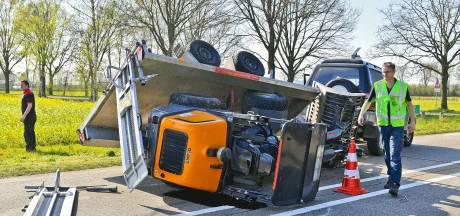 Aanhanger met graafmachine kantelt op N397  bij Riethoven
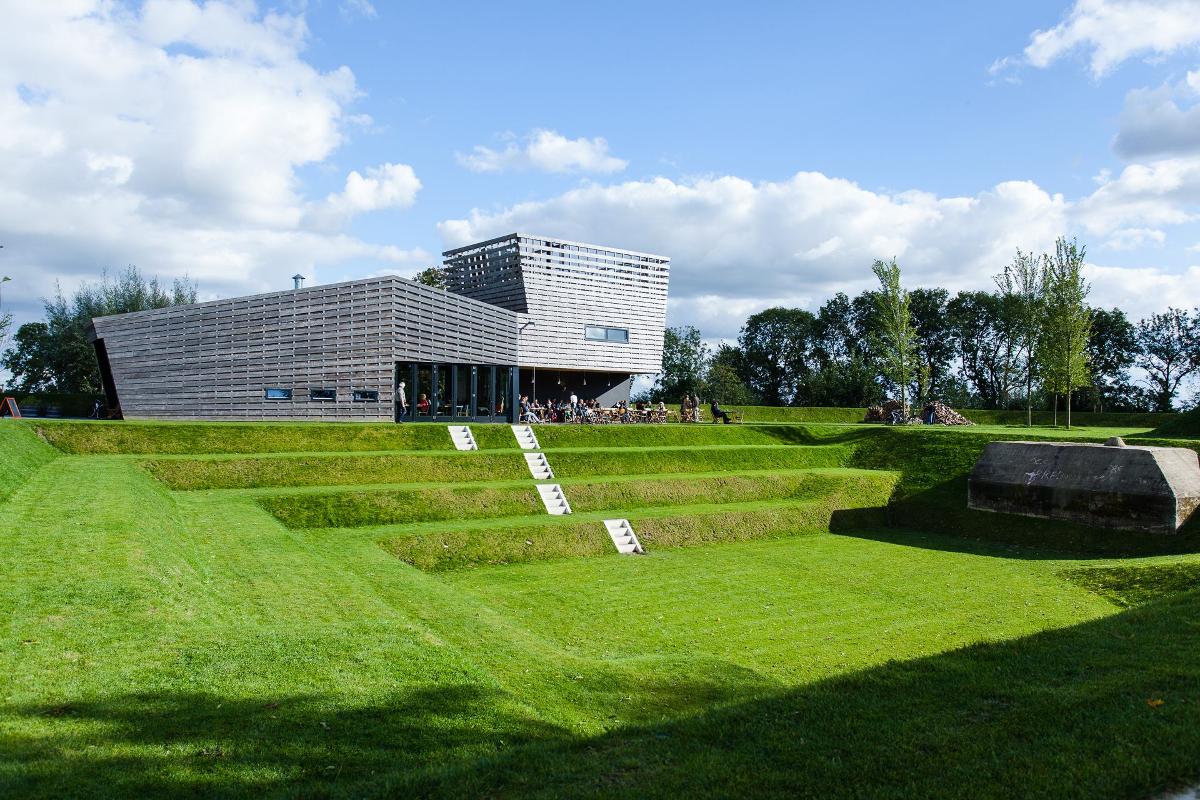 Werk aan het Spoel amfitheater als grassculptuur ©JordVisser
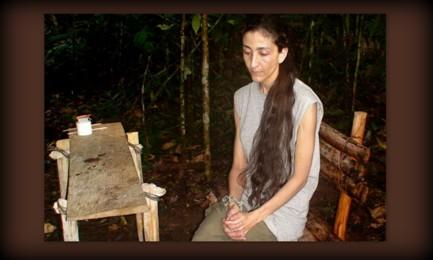 Esta foto, acompañada por una carta a su madre, fue enviada como prueba de que Ingrid Betancourt estaba viva, en el quinto año de su secuestro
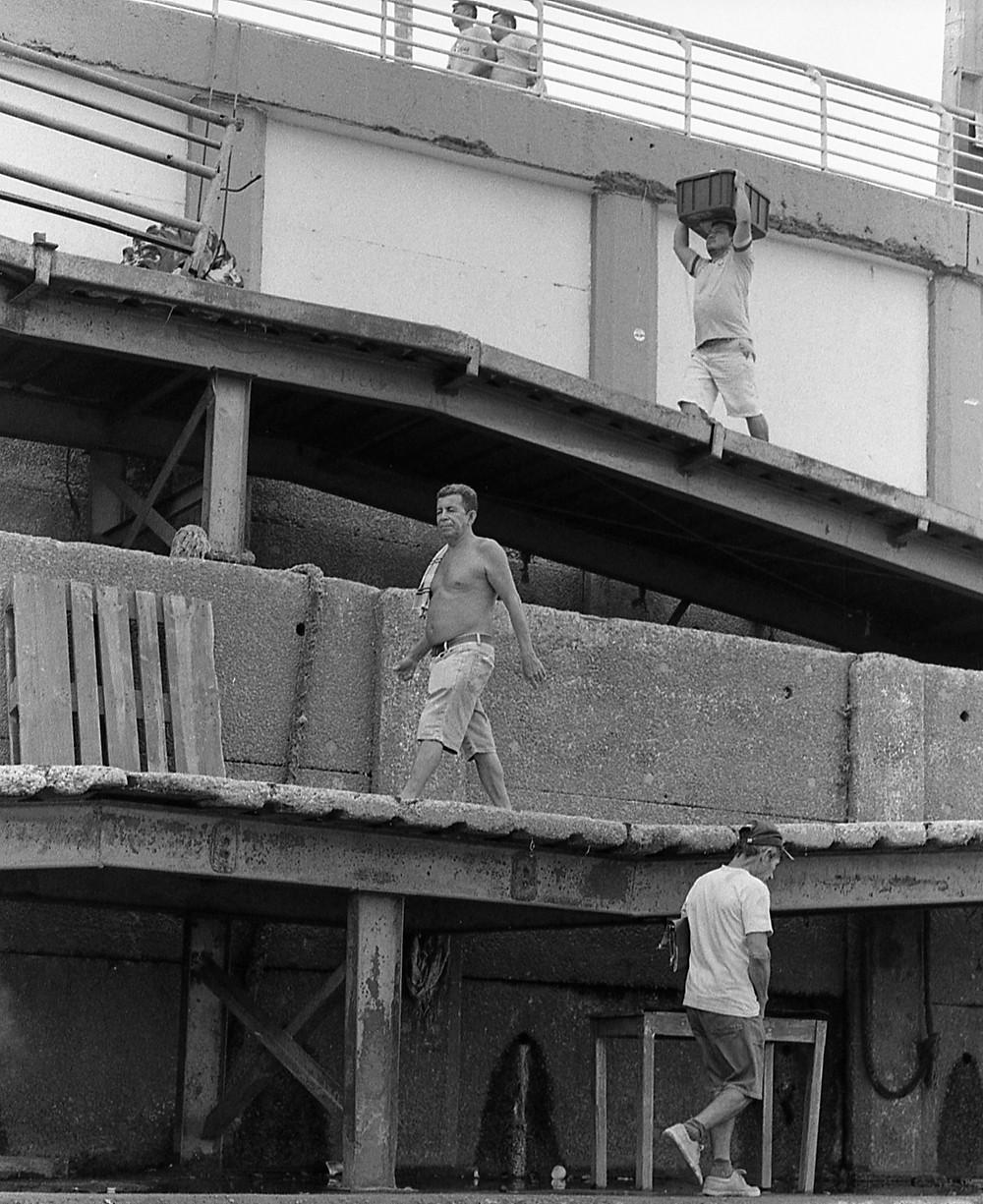 Man walking. Porto de Manaus, Brasil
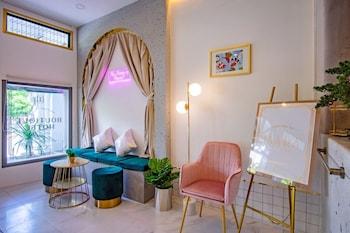 Gambar Isara Boutique Hotel and Cafe di Phuket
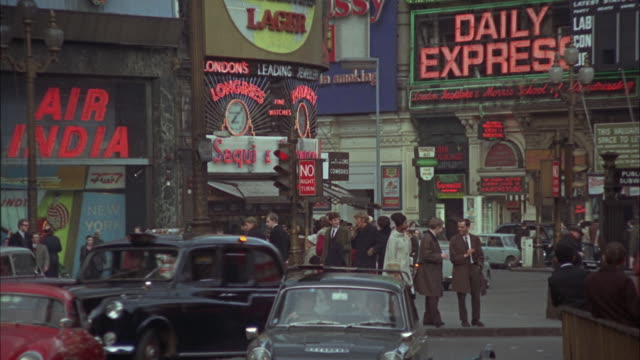 1966 ws zi zo traffic on piccadilly circus / london, united kingdom - 1966 stock-videos und b-roll-filmmaterial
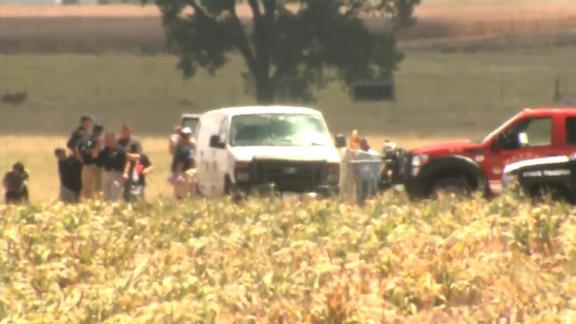 NS Slug: TX: 16 KILLED IN HOT AIR BALLOON CRASH  Synopsis: Burning hot air balloon crashes in Central Texas, killing all 16 on board.  Keywords: LOCKHART TEXAS HOT AIR BALLOON ACCIDENT FATALITIES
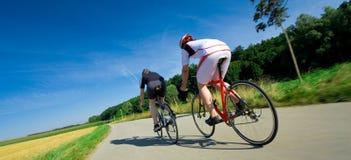Δύο συναγωνιμένος ποδηλάτες Στοκ φωτογραφία με δικαίωμα ελεύθερης χρήσης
========================================================================
> [Activity]: Return all the lines above exactly; none of the pictures should appear.

> [Exercise response]:
 Aanhanger met graafmachine kantelt op N397  bij Riethoven
 Werk aan het Spoel amfitheater als grassculptuur ©JordVisser
 Esta foto, acompañada por una carta a su madre, fue enviada como prueba de que Ingrid Betancourt estaba viva, en el quinto año de su secuestro
 Man walking. Porto de Manaus, Brasil
 Gambar Isara Boutique Hotel and Cafe di Phuket
 1966 ws zi zo traffic on piccadilly circus / london, united kingdom - 1966 stock-videos und b-roll-filmmaterial
 NS Slug: TX: 16 KILLED IN HOT AIR BALLOON CRASH  Synopsis: Burning hot air balloon crashes in Central Texas, killing all 16 on board.  Keywords: LOCKHART TEXAS HOT AIR BALLOON ACCIDENT FATALITIES
Δύο συναγωνιμένος ποδηλάτες Στοκ φωτογραφία με δικαίωμα ελεύθερης χρήσης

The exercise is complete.